Becoming a doctor at St. Luke’s University Health Network will be Rana Moawad’s living tribute to her grandparents who suffered and died in their 60s from preventable illnesses due to a lack of access to affordable healthcare in their native Egypt.
As a first-generation American, Moawad appreciates St. Luke’s commitment to caring for the underserved, care that she and her family received when they were new to the United States.
“We relied on St Luke’s for our medical care for several years while my parents were in graduate school, and we are grateful for their programs and services that kept us healthy,” she says. She was born at St. Luke’s Bethlehem Campus in 2000 and lives in Coplay with her family.
The Temple/St. Luke’s School of Medicine at St. Luke’s University Hospital in Fountain Hill is the Lehigh Valley’s first and only four-year medical school, where the region’s brightest young minds go to become doctors. By cultivating home-grown medical talent, such as Moawad, who has deep roots in the Lehigh Valley, St. Luke’s is helping the region to secure its health and well-being amid a worsening doctor shortage nationally.
Moawad volunteered more than 500 hours in 5 years serving at the Allentown, Bethlehem and Sacred Heart campuses during high school and college.
She wants to carry on the network’s mission of providing compassionate care to all when she completes her medical training, which began at the Temple/St.
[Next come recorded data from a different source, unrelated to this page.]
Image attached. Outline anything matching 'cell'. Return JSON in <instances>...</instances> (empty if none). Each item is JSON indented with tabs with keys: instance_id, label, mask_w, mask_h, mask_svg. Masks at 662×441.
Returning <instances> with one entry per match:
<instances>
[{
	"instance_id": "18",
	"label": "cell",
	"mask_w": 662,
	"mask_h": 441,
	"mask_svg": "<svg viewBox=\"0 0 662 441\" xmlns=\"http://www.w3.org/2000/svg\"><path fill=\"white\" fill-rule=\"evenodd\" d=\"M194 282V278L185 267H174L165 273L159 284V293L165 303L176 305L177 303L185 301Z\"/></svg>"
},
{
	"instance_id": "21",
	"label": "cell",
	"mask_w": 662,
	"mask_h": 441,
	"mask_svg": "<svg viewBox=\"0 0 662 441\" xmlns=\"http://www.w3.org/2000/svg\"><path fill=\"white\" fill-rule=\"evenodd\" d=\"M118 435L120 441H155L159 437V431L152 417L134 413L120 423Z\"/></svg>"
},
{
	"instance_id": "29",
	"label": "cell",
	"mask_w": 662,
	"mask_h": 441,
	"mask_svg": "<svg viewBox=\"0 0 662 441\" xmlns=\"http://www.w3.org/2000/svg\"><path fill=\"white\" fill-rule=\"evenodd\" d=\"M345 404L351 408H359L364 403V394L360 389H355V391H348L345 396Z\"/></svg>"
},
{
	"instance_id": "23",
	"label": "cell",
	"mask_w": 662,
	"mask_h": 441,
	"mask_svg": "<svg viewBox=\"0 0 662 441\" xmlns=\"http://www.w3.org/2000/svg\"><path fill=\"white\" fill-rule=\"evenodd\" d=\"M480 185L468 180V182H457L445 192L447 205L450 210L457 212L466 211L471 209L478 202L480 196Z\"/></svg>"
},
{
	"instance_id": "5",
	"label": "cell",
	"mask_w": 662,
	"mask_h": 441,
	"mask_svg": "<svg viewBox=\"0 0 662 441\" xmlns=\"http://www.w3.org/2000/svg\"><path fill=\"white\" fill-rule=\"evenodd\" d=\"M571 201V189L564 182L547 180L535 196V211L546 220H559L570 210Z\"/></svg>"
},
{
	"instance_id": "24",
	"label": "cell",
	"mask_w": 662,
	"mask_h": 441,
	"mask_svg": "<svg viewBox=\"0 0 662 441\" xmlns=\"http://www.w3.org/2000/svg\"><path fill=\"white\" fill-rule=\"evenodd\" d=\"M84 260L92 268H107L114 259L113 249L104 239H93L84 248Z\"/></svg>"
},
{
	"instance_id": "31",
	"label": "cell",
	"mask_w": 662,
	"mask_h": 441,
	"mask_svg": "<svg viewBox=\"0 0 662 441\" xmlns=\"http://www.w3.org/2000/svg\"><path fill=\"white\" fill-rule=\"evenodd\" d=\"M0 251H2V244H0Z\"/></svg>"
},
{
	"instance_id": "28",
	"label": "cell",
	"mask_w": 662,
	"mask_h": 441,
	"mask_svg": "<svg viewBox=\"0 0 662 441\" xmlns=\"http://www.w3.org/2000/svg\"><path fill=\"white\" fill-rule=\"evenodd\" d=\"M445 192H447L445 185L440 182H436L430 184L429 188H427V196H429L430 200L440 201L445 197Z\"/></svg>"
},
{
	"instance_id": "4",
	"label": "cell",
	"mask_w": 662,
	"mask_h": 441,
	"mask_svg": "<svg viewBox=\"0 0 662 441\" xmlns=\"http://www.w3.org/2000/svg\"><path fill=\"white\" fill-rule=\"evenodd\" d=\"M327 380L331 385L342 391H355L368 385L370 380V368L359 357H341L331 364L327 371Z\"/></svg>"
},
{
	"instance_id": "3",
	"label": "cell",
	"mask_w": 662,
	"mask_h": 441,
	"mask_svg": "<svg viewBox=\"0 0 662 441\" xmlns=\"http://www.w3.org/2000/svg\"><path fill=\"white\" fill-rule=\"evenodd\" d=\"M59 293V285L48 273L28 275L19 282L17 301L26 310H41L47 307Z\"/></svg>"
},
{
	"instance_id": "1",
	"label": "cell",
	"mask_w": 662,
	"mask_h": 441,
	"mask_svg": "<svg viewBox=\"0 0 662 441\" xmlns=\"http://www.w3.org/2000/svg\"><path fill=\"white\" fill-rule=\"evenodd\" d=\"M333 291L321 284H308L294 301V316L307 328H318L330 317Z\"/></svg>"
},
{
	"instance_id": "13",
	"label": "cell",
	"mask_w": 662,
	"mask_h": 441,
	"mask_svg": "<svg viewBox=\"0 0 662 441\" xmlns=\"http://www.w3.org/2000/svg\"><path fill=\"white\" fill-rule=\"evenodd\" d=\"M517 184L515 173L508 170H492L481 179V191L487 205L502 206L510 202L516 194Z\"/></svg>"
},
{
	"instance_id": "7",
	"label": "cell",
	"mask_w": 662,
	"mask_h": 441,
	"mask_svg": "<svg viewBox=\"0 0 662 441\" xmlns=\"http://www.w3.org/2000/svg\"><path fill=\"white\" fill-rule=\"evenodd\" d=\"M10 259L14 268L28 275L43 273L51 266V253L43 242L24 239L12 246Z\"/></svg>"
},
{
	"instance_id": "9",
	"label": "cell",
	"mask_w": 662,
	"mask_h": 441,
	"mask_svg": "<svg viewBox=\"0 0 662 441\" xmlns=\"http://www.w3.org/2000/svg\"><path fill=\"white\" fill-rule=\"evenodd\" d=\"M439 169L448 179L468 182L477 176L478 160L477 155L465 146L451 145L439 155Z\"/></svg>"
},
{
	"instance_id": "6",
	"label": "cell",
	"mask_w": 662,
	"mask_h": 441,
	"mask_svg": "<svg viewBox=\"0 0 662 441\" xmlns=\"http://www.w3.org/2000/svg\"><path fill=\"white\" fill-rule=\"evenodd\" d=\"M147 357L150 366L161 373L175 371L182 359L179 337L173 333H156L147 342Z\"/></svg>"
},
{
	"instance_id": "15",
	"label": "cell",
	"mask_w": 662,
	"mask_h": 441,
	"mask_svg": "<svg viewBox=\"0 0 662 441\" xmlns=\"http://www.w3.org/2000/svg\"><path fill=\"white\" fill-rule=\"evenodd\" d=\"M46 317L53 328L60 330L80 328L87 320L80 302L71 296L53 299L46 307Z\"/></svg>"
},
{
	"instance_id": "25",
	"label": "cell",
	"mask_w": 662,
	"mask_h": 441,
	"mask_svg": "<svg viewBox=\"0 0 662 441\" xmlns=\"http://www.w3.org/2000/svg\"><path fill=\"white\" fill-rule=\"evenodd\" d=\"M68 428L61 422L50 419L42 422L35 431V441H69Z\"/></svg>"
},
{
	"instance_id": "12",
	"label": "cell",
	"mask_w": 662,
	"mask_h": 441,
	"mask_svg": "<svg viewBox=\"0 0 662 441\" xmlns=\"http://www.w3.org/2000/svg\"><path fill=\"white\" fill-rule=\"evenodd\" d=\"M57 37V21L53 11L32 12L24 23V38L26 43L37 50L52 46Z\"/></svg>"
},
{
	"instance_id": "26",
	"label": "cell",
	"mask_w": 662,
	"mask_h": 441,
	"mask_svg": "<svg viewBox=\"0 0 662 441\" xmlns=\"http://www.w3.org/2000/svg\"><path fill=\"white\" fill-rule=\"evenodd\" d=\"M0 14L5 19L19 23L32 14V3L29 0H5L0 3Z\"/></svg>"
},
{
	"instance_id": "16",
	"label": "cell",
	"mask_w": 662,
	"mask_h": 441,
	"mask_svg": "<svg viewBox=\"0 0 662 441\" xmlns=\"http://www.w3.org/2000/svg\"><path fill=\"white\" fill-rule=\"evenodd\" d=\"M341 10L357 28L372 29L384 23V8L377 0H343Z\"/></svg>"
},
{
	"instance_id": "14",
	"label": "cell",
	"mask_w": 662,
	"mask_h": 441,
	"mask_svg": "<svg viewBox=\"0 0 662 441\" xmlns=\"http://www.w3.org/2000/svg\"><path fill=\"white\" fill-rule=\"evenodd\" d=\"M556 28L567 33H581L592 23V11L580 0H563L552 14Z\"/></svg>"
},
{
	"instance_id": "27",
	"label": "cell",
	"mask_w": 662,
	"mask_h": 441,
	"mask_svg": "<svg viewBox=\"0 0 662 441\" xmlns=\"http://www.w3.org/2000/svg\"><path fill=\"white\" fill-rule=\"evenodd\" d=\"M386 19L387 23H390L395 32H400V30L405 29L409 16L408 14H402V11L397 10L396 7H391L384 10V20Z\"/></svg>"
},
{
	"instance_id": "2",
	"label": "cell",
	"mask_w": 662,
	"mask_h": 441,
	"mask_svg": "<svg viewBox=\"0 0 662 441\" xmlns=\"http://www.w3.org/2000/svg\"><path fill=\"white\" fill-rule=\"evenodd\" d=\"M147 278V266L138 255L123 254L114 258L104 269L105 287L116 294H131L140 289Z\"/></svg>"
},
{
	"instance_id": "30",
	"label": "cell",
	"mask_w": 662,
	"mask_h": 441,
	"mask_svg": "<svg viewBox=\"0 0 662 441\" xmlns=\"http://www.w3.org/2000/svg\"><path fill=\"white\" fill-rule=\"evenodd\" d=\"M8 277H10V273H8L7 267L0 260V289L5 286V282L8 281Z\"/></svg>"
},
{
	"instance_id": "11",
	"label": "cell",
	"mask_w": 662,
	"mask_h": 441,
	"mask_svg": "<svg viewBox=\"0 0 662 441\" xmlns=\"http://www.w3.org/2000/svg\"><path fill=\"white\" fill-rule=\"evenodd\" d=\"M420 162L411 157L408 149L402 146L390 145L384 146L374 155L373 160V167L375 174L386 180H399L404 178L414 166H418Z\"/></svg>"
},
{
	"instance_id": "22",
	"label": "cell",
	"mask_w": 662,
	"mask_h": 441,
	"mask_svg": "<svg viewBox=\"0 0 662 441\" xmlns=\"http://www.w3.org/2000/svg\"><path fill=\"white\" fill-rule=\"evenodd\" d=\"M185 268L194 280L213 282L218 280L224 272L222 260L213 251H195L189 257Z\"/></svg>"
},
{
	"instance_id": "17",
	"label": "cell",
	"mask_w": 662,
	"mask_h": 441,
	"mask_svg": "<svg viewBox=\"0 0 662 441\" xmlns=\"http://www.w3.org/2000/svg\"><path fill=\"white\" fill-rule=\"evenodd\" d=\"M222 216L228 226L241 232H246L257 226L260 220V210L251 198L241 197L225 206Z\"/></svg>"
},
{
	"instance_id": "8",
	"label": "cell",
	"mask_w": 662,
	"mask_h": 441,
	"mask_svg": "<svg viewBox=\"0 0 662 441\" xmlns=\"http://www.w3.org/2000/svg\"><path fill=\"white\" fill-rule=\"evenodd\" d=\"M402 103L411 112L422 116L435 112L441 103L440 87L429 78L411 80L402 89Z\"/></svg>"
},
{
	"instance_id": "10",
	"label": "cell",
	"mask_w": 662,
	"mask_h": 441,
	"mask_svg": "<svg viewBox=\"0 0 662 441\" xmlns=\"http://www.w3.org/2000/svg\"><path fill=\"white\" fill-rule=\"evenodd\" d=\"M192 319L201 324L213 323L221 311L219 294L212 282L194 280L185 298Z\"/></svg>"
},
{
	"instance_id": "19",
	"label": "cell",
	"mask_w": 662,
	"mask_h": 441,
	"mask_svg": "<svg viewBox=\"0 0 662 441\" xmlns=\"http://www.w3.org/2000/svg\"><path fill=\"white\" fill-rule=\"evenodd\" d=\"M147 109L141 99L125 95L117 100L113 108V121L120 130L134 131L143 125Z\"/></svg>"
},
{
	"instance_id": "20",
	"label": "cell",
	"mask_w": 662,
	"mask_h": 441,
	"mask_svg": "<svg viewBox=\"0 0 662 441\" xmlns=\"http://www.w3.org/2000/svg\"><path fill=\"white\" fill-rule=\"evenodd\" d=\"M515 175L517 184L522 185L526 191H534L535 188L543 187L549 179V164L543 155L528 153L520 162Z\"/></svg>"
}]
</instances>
Luke’s School of Medicine, the area’s first and only four-year medical school.
“I like being part of a care team at the patient’s bedside,” says the 22-year-old second year student, who has lived in the area since coming back to this country after several years in Egypt and went to high school and college in the area.
In addition to her passion for improving people’s individual health, she’s concerned about how the environment impacts the wellbeing of a population. In college, she did research focused on improving water quality and stemming the destruction in her community’s natural beauty caused by the spotted lantern fly. To her, human and environmental health are intertwined.
Looking ahead, she says, “I want to help people who suffer from a lack of routine primary care, because they’re uninsured or underinsured.”
She’ll treat her patients in memory of her grandparents, with the compassionate care she wishes they had received so they could live to see her become a doctor.
In addition to St. Luke’s, Moawad is grateful to her her siblings (Amira, Mohamed and Omar) and her parents, Dr. Hassan Moawad and Dalia Mohamed, for all their sacrifices and for cultivating in her at a young age her love of learning and for helping others.
“I chose to come to Temple/St. Luke’s so I can give back to the community that cared for my family and me when we were in need.”